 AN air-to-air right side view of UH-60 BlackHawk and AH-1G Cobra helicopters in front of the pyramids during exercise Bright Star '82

...

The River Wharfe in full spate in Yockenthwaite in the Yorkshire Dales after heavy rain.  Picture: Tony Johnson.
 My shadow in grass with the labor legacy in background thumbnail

> [WHAT THIS TASK INVOLVES]: Return, with no change at all, every line in the entries above from the line containing "The River Wharfe" through the line containing "My shadow in".

> [RESPONSE AREA]:
The River Wharfe in full spate in Yockenthwaite in the Yorkshire Dales after heavy rain.  Picture: Tony Johnson.
 My shadow in grass with the labor legacy in background thumbnail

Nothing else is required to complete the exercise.